The counter-service setup means diners have to place their own orders and refill their own coffee mugs—but it also means they'll save on a gratuity. Even though the service is casual, the open, airy space makes Pairings feel more modern and sophisticated than most of the staid chain restaurants nearby. You won't see any of the staff wearing 37 pieces of flair or breaking into song—though Pairings did recently host a dog-friendly "yappy hour" on its patio.
The wraparound deli case starts with a selection of gourmet olives, cured meats from noted purveyors such as Fra'Mani and Columbus, and upscale cheeses, including local faves St. Pete's Select and Pleasant Ridge Reserve. You can build your own snacking plate, or take it home, or make it part of a picnic meal—Pairings will provide the basket, and Bryant Lake Park is just a mile down the road.

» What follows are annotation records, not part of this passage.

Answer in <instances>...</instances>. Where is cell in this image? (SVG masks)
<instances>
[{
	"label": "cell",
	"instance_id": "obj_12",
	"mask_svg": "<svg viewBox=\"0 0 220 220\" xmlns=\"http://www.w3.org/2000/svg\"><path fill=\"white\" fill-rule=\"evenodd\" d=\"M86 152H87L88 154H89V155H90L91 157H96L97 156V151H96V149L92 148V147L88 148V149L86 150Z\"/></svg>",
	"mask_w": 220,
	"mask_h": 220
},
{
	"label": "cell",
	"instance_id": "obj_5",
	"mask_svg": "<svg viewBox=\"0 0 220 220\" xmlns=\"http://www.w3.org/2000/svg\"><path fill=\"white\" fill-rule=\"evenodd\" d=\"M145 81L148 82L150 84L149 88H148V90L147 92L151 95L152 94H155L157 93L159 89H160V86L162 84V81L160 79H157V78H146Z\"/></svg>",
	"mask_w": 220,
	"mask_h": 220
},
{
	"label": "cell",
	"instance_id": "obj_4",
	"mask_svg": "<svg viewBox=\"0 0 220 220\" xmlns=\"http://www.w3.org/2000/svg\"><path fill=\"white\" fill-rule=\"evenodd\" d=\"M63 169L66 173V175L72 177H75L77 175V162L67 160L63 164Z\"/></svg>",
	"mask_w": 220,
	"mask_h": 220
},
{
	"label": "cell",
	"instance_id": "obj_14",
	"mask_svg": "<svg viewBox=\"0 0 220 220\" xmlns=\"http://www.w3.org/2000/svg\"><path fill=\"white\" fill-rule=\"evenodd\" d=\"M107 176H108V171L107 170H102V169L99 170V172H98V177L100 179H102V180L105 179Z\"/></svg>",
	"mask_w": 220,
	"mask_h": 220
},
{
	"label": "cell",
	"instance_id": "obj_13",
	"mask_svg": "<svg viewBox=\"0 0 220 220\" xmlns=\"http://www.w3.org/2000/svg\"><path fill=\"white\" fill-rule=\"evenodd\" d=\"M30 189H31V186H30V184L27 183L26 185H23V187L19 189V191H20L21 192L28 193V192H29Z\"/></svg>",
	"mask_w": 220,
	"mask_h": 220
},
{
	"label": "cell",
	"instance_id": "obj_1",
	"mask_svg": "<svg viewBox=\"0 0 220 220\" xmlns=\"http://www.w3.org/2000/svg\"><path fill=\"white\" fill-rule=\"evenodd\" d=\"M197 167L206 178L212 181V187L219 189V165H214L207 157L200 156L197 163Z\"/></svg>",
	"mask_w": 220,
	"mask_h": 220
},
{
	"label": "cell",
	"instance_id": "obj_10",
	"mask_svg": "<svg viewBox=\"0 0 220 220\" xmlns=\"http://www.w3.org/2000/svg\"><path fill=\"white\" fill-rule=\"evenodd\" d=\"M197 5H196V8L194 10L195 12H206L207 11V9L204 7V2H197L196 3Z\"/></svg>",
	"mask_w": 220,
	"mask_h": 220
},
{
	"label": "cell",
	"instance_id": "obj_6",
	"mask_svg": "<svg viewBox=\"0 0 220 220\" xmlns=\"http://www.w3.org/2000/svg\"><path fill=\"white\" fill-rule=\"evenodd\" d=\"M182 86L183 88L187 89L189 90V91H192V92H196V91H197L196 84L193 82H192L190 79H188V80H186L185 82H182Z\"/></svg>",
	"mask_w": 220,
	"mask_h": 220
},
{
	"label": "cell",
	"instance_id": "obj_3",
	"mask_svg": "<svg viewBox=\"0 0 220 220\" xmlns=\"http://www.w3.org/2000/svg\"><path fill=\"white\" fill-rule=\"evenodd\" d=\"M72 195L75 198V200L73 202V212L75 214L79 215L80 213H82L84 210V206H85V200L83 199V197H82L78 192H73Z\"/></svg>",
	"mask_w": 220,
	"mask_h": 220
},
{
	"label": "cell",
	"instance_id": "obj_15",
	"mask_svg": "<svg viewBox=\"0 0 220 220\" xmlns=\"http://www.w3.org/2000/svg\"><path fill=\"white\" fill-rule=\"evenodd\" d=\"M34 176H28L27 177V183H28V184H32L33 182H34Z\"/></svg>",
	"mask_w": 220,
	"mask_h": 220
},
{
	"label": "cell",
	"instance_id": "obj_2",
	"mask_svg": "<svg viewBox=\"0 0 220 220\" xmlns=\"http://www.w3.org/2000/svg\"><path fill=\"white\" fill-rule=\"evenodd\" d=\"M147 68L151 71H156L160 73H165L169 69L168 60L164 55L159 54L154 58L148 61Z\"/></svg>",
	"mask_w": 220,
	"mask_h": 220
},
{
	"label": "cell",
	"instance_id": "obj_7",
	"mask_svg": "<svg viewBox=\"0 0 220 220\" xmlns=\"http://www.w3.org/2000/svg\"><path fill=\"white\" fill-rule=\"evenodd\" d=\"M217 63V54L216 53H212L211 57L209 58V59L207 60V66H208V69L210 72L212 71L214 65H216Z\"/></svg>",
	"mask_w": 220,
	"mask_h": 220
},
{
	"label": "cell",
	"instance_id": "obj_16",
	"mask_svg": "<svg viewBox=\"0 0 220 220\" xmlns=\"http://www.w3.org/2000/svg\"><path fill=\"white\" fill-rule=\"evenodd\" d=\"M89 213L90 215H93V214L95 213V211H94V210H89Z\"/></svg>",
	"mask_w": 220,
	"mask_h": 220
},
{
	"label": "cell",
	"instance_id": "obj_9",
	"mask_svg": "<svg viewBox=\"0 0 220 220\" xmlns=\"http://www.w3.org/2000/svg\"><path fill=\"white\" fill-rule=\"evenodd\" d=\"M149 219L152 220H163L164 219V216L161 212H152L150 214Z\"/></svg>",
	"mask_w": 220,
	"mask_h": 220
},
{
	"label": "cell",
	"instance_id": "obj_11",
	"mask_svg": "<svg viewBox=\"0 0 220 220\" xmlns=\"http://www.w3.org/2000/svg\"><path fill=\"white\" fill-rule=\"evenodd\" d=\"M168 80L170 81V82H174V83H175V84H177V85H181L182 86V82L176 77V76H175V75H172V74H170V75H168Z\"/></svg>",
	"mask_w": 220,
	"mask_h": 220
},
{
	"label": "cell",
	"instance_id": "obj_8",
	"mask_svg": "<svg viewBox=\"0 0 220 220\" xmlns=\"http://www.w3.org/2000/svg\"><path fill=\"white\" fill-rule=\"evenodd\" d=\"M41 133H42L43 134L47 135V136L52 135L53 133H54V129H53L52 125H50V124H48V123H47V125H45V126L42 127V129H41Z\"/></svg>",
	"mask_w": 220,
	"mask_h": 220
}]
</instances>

The menu ranges from lowbrow to highbrow, familiar to funky: pancakes, curry, New York strip steak, and more. While only a few items I sampled stood out as worth a special trip, all that I sampled—from a four-inch-high wedge of vegetable quiche to a slice of chocolate layer cake—was uniformly good.
The pre-made deli items weren't as impressive as dishes ordered off the menu. A hearty, sauce-slathered meatball was fine but nothing special, and the Greek-style salad was served undressed, with tomatoes, cucumbers, olives, and feta cheese that couldn't quite pull off their nakedness.
A duck confit pizza with goat cheese, butternut squash, arugula, and tart cherries from Door County tastes like eating an entire Thanksgiving feast, plate and all. (Like the salads, the pizzas come in a few suggested combinations, or you can choose your own.). The Cuban sandwich is like a meat cigar stuffed into a baguette: shredded pork that's wrapped in ham, then griddled to take on a crust and accented with pickles and Swiss cheese. The roll is crusty enough to replicate stuffing your sandwich with potato chips—crispy but not tooth-cracking, as some baguette heels can be. But if you still want to stuff your sandwich, it comes with house-made potato chips. A couple of them were oddly soft, but otherwise they tasted like real potatoes, bubbly yet sturdy.
The one thing that's a little awkward about Pairings, oddly enough, is the wine-and-beer pairing component. Part of the problem is due to the state law that requires the retail bottles to be sold in a separate, adjacent shop. First-time visitors might find themselves confused about the process: Do you buy a bottle first, then go next door and order food, or the other way around? Or do you just order a drink by the pint or the glass in the restaurant? Any and all of those options will work: Pairings is not a place for the indecisive. Or the shy. If you'd like a recommendation of what to drink with your dinner, you won't find any on the signage, except for a few items in the cheese case.
But when you shrug off your Minnesotan reserve and get up the gumption to ask for help, you'll find the staff to be both eager and knowledgeable. I carried a few boxes of takeout pasta Bolognaise and fish tacos—both impressive renditions considering that Parings doesn't specialize in either Italian or Mexican fare—into the liquor shop in search of a wine to go with the former and a beer to go with the latter. I left with a $12 Tuscan Sangiovese and a $2 Belgian-style Saison, which both made a lot of sense with their respective meals. If I had desired, I could have taken them into the restaurant to drink without having to pay a corkage fee. To save on alcohol's typically hefty restaurant markup, I'd say it's well worth the extra shuffling.